- _Directions_: Transcribe the material in full, exactly as written.

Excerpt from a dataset
## Begin
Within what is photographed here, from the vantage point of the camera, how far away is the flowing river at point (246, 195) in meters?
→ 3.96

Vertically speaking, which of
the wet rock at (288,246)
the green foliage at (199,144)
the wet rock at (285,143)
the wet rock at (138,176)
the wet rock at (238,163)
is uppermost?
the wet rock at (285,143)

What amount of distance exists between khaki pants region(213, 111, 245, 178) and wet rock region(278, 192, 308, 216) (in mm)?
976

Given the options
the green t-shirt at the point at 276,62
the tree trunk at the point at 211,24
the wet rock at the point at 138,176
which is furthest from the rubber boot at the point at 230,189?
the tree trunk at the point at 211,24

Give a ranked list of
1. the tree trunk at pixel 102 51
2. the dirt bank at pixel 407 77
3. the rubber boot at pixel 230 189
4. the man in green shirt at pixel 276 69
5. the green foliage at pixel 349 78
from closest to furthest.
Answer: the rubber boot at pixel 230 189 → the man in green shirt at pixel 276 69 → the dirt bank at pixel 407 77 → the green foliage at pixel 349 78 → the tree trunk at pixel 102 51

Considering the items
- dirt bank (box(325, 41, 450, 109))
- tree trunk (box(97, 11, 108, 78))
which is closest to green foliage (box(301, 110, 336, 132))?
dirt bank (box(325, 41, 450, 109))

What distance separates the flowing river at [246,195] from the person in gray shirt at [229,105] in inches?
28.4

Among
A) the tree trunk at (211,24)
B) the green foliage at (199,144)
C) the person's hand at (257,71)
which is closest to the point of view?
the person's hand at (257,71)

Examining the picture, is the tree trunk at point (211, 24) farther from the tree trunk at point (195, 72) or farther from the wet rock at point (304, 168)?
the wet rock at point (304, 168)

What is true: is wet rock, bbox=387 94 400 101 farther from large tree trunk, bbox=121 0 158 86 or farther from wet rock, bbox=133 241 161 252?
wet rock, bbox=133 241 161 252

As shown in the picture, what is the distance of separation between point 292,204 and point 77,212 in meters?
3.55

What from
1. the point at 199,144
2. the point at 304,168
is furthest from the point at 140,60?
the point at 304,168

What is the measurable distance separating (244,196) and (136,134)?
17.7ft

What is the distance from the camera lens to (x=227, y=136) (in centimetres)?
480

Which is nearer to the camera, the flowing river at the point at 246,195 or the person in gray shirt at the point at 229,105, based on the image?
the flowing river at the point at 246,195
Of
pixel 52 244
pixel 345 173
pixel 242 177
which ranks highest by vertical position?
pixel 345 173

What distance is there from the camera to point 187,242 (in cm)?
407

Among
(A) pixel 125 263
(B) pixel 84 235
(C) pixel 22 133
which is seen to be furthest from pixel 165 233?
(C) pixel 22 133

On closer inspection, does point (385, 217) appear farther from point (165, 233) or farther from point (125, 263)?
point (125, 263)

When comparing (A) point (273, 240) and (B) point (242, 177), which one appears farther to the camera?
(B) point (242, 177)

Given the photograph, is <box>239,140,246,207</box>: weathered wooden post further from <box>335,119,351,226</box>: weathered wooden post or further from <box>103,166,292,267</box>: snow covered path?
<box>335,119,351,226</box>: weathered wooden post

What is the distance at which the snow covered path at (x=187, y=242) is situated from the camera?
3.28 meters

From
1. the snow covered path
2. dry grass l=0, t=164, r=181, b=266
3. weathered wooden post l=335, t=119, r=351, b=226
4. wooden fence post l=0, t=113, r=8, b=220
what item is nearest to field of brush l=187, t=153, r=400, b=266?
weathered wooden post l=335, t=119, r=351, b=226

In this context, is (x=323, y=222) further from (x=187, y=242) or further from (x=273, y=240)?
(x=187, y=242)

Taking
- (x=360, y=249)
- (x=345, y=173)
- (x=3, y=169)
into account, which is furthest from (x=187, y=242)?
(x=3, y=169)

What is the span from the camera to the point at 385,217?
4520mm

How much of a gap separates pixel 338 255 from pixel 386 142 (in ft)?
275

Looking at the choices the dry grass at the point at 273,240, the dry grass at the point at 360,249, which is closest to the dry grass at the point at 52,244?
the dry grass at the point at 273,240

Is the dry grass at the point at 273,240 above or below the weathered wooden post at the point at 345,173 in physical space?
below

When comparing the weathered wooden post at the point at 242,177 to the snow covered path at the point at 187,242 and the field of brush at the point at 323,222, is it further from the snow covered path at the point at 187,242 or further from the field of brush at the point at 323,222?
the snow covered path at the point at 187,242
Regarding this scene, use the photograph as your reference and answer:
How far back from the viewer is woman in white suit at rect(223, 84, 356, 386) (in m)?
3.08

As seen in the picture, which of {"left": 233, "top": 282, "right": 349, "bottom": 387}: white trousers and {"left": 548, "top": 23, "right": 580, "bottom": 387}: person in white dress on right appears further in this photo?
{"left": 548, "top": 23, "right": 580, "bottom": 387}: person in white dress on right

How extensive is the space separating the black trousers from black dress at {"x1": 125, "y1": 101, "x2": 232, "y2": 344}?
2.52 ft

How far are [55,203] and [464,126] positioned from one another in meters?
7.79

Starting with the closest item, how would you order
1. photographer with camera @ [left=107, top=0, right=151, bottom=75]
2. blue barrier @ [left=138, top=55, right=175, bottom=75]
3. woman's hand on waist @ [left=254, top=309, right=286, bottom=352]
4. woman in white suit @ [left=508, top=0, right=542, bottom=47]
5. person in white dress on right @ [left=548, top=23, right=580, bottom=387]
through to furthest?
## End
- _Output_:
Within what is photographed here, from the vantage point of the camera, how far away is the flowing river at point (246, 195) in meters?
→ 3.96

Vertically speaking, which of
the wet rock at (288,246)
the green foliage at (199,144)
the wet rock at (285,143)
the wet rock at (138,176)
the wet rock at (238,163)
is uppermost?
the wet rock at (285,143)

What amount of distance exists between khaki pants region(213, 111, 245, 178) and wet rock region(278, 192, 308, 216) (in mm)?
976

Given the options
the green t-shirt at the point at 276,62
the tree trunk at the point at 211,24
the wet rock at the point at 138,176
which is furthest from the rubber boot at the point at 230,189?
the tree trunk at the point at 211,24

Give a ranked list of
1. the tree trunk at pixel 102 51
2. the dirt bank at pixel 407 77
3. the rubber boot at pixel 230 189
4. the man in green shirt at pixel 276 69
5. the green foliage at pixel 349 78
from closest to furthest.
Answer: the rubber boot at pixel 230 189 → the man in green shirt at pixel 276 69 → the dirt bank at pixel 407 77 → the green foliage at pixel 349 78 → the tree trunk at pixel 102 51

Considering the items
- dirt bank (box(325, 41, 450, 109))
- tree trunk (box(97, 11, 108, 78))
which is closest to green foliage (box(301, 110, 336, 132))?
dirt bank (box(325, 41, 450, 109))

What distance separates the flowing river at [246,195] from the person in gray shirt at [229,105] in inches?
28.4

Among
A) the tree trunk at (211,24)
B) the green foliage at (199,144)
C) the person's hand at (257,71)
which is closest to the point of view?
the person's hand at (257,71)

Examining the picture, is the tree trunk at point (211, 24) farther from the tree trunk at point (195, 72) or farther from the wet rock at point (304, 168)?
the wet rock at point (304, 168)

What is true: is wet rock, bbox=387 94 400 101 farther from large tree trunk, bbox=121 0 158 86 or farther from wet rock, bbox=133 241 161 252?
wet rock, bbox=133 241 161 252

As shown in the picture, what is the distance of separation between point 292,204 and point 77,212 in meters?
3.55

What from
1. the point at 199,144
2. the point at 304,168
is furthest from the point at 140,60?
the point at 304,168

What is the measurable distance separating (244,196) and (136,134)?
17.7ft

What is the distance from the camera lens to (x=227, y=136) (in centimetres)?
480

Which is nearer to the camera, the flowing river at the point at 246,195 or the person in gray shirt at the point at 229,105, based on the image?
the flowing river at the point at 246,195
Of
pixel 52 244
pixel 345 173
pixel 242 177
which ranks highest by vertical position?
pixel 345 173

What distance is there from the camera to point 187,242 (in cm)?
407

Among
(A) pixel 125 263
(B) pixel 84 235
(C) pixel 22 133
which is seen to be furthest from pixel 165 233?
(C) pixel 22 133

On closer inspection, does point (385, 217) appear farther from point (165, 233) or farther from point (125, 263)?
point (125, 263)

When comparing (A) point (273, 240) and (B) point (242, 177), which one appears farther to the camera?
(B) point (242, 177)

Given the photograph, is <box>239,140,246,207</box>: weathered wooden post further from <box>335,119,351,226</box>: weathered wooden post or further from <box>103,166,292,267</box>: snow covered path?
<box>335,119,351,226</box>: weathered wooden post

What is the distance at which the snow covered path at (x=187, y=242) is situated from the camera?
3.28 meters

From
1. the snow covered path
2. dry grass l=0, t=164, r=181, b=266
3. weathered wooden post l=335, t=119, r=351, b=226
4. wooden fence post l=0, t=113, r=8, b=220
what item is nearest to field of brush l=187, t=153, r=400, b=266?
weathered wooden post l=335, t=119, r=351, b=226

In this context, is (x=323, y=222) further from (x=187, y=242) or further from (x=273, y=240)?
(x=187, y=242)

Taking
- (x=360, y=249)
- (x=345, y=173)
- (x=3, y=169)
into account, which is furthest from (x=187, y=242)?
(x=3, y=169)

What is the span from the camera to the point at 385,217?
4520mm

How much of a gap separates pixel 338 255 from pixel 386 142 (in ft)?
275

Looking at the choices the dry grass at the point at 273,240, the dry grass at the point at 360,249, which is closest to the dry grass at the point at 52,244?
the dry grass at the point at 273,240

Is the dry grass at the point at 273,240 above or below the weathered wooden post at the point at 345,173 in physical space?
below

When comparing the weathered wooden post at the point at 242,177 to the snow covered path at the point at 187,242 and the field of brush at the point at 323,222, is it further from the snow covered path at the point at 187,242 or further from the field of brush at the point at 323,222?
the snow covered path at the point at 187,242
Regarding this scene, use the photograph as your reference and answer:
How far back from the viewer is woman in white suit at rect(223, 84, 356, 386) (in m)?
3.08

As seen in the picture, which of {"left": 233, "top": 282, "right": 349, "bottom": 387}: white trousers and {"left": 548, "top": 23, "right": 580, "bottom": 387}: person in white dress on right appears further in this photo?
{"left": 548, "top": 23, "right": 580, "bottom": 387}: person in white dress on right

How extensive is the space separating the black trousers from black dress at {"x1": 125, "y1": 101, "x2": 232, "y2": 344}?
2.52 ft

How far are [55,203] and [464,126] positioned from one another in meters?
7.79

Starting with the closest item, how would you order
1. photographer with camera @ [left=107, top=0, right=151, bottom=75]
2. blue barrier @ [left=138, top=55, right=175, bottom=75]
3. woman's hand on waist @ [left=254, top=309, right=286, bottom=352]
4. woman in white suit @ [left=508, top=0, right=542, bottom=47]
5. person in white dress on right @ [left=548, top=23, right=580, bottom=387]
through to furthest?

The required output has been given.